The amendments up for approval were recommended for the city’s pension plan to maintain its qualified status. City staff reached out to Cowden Associates, Inc., an actuarial and consulting firm, for guidance about correcting the administrative issues.
Tucker said the two options brought to the table were to “claw back” $460,000 from beneficiaries and reduce benefits going forward or amend the plan language to match the past administrative practice.
The latter was the recommendation.
City Human Resources Director Pam Russell provided a timeline of events from the transition of MED to Middle Tennessee Electric Membership Corp. Russell said there was a meeting last year to sort through employee files and review the pension process.
“Time was also of the essence because seven active employees were eligible to retire on July 1, 2020,” said Russell.
HR Benefits Administrator Chris McFarlane worked with committee member Lori Williams, MED Certified Public Accountant (CPA), and P.D. Mynatt, MED Controller and Chief Financial Officer (CFO), to go over how the plan was to be administered. McFarlane was responsible for calculations of pension applicants, according to Russell.
The first deviation from the plan document was made in 2006, according to HR and Cowden’s findings. Misinterpretations of the plan document became apparent again around mid-2017.
Mayor Shane McFarland asked Mynatt why there was a change in plan administration for the individual employee who retired in 2006, and Mynatt said there had been no change.
“The plan has always been administered the same way from day one,” said Mynatt, “It predates me.”
LaLance asked for further clarification on the start of the 2019-2020 plan year and if the employee raises from Jan. 1, 2020 were included in the salary for the five highest consecutive earning years. An employee must work 1,000 hours within the plan year, starting July 1 and ending June 30, to receive High-Five eligibility for that year.
“The deviation occurs when you allow someone to get credit for a full plan year when they only maybe worked one day or a week or used benefit hours for one day,” McFarlane explained.
City Manager Craig Tindall said the plan states that the salary from the first day of the plan year is to be used in this High-Five calculation.
Tucker clarified this statement by listing the High-Five dates included for employees employed with MED on June 30, 2020 without the amendment in place. These dates are July 1, 2019, July 1, 2018, July 1, 2017, July 1 2016 and July 1, 2015.
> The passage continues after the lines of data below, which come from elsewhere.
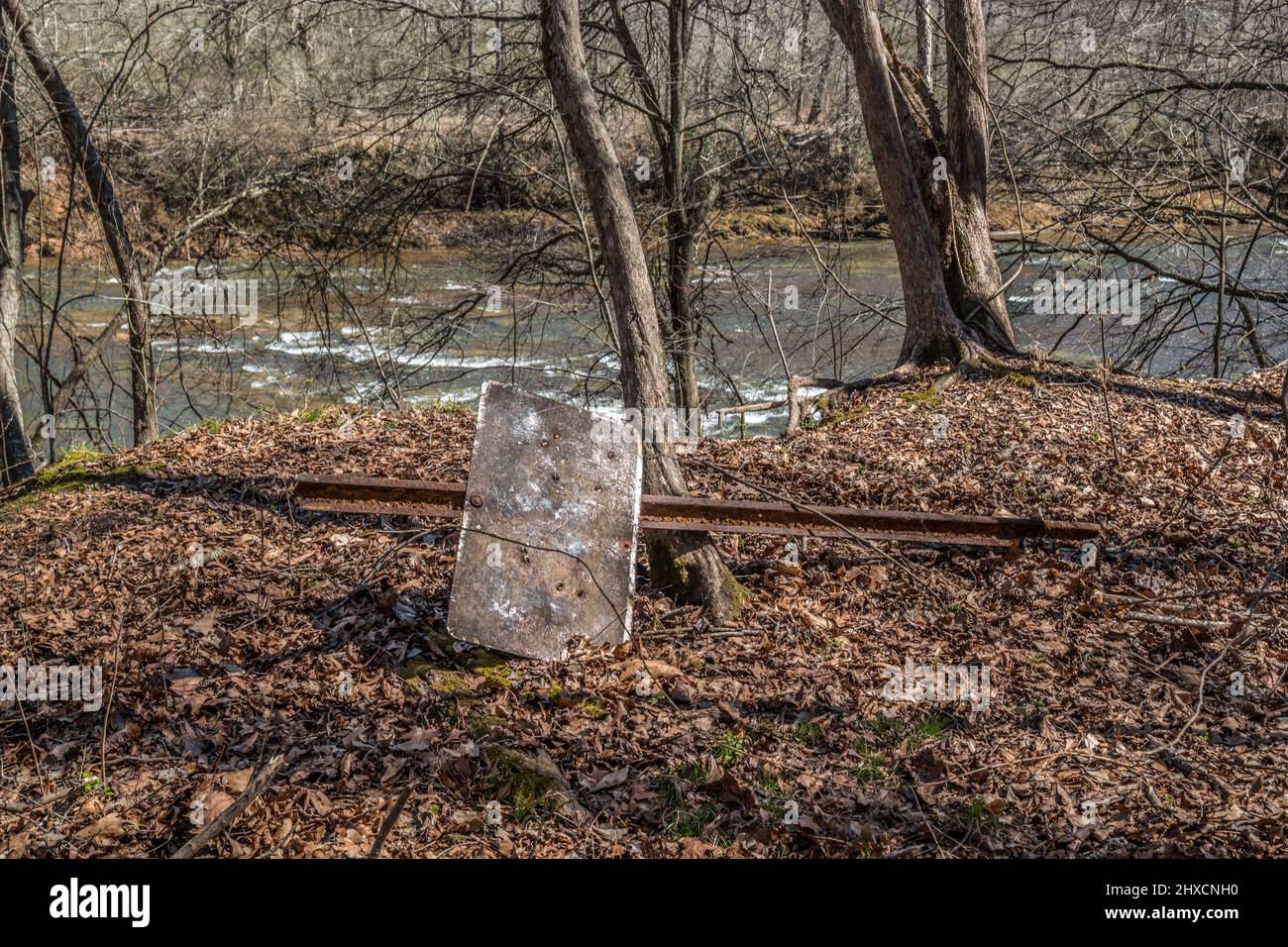 Un vecchio segno di metallo dimenticato nei boschi lungo il sentiero al fiume arrugginito e vuoto pieno di buchi giacenti sul terreno circondato da caduti Foto Stock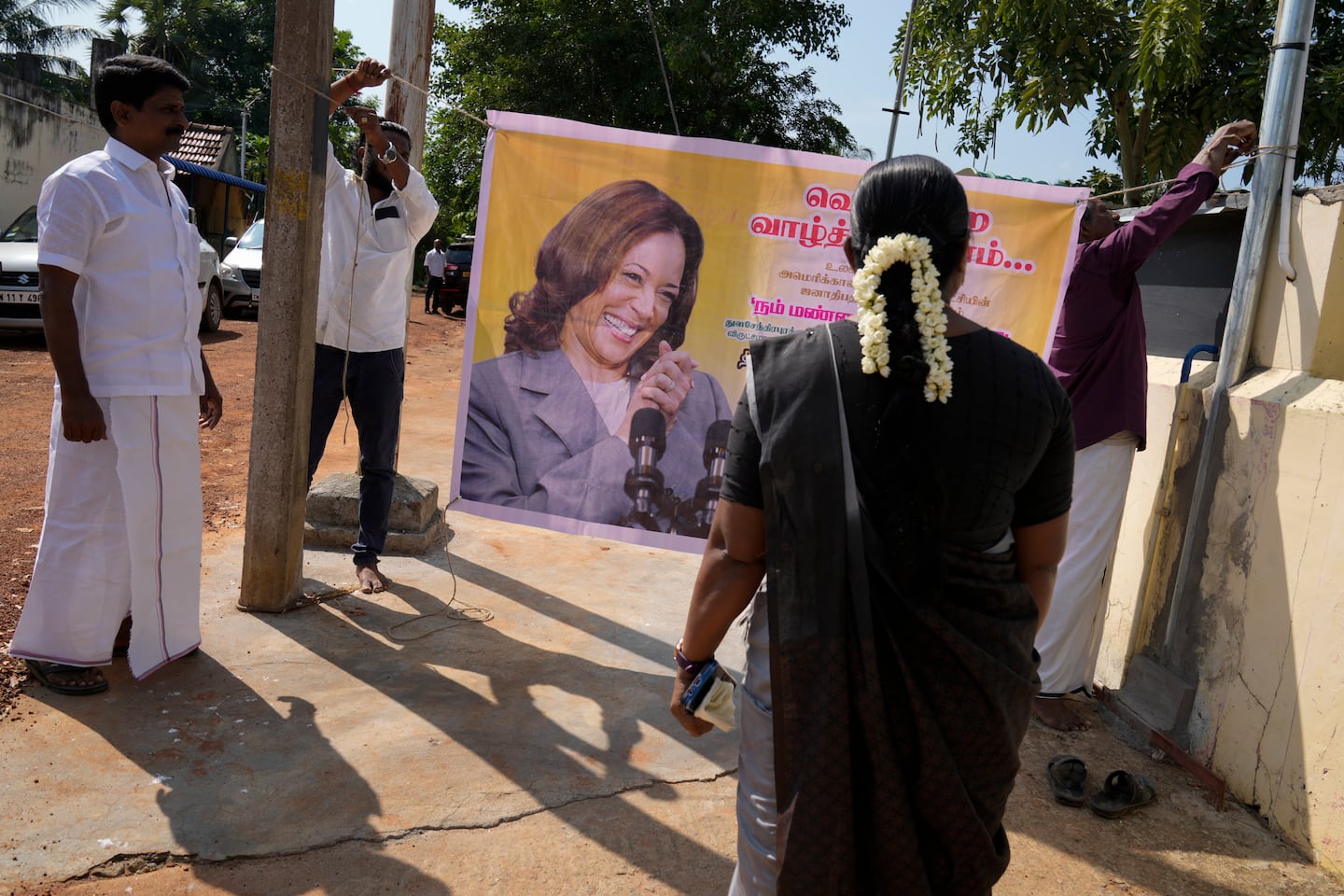 Villagers tie a banner featuring Democratic presidential nominee Vice President Kamala Harris outside a temple in Thulasendrapuram, the ancestral village of Harris, in Tamil Nadu state, India, on Nov. 5.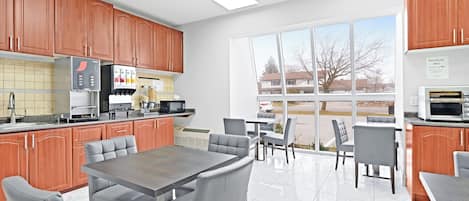 A modern kitchen with wooden cabinets, a refrigerator, a microwave, and a dining area with a table and chairs.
The mayor went on to point out inconsistencies in how the plan was administered in relation to cash payouts for sick and vacation time.
One employee who retired in 2018 received a $77,000 cash payout without having worked 1,000 hours in the plan year, but another employee who retired the following year wasn’t given this option.
“Any which way you look at it, no matter how it was done in the 80s or 90s, it ain’t right,” said McFarland.
Tucker pointed out a pattern that was found in the plan with more employees choosing to retire in the first half of a plan year (second half of a calendar year) starting in mid-2017, when the opposite was true for previous years.
Williams said she wasn’t sure of the cause of this trend in retirement times but emphasized that it was the actuary, Michael Guyton, who calculated benefits not MED management or individual employees.
The awarded amount of benefits, based on employee start dates, retirement dates and High-Five years, was eventually signed off by management and the pension participant.
Williams said she had not read the plan document or the audits at the time.
LaLance suggested going outside the plan document and the amendment in order to write checks to the 36 pension plan participants who were not paid the same as the seven employees who had their benefits miscalculated.
He wants the Jan. 1, 2020 to June 30, 2020, period to be included.
“We would then calculate for each of those 36 people what the present value of that difference in their High-Five would be, and write them a check,” said LaLance. “I think that’s the only way you can fix it.”
McFarland said he thinks the check suggestion would be “almost like rewarding a bad mistake that was made.”
He said he’d be willing to put this discussion on “rank and file” but will not vote in favor of management receiving a cut of this money.
The MED Pension Committee will continue to oversee the pension plan following the approval of these two plan document amendments.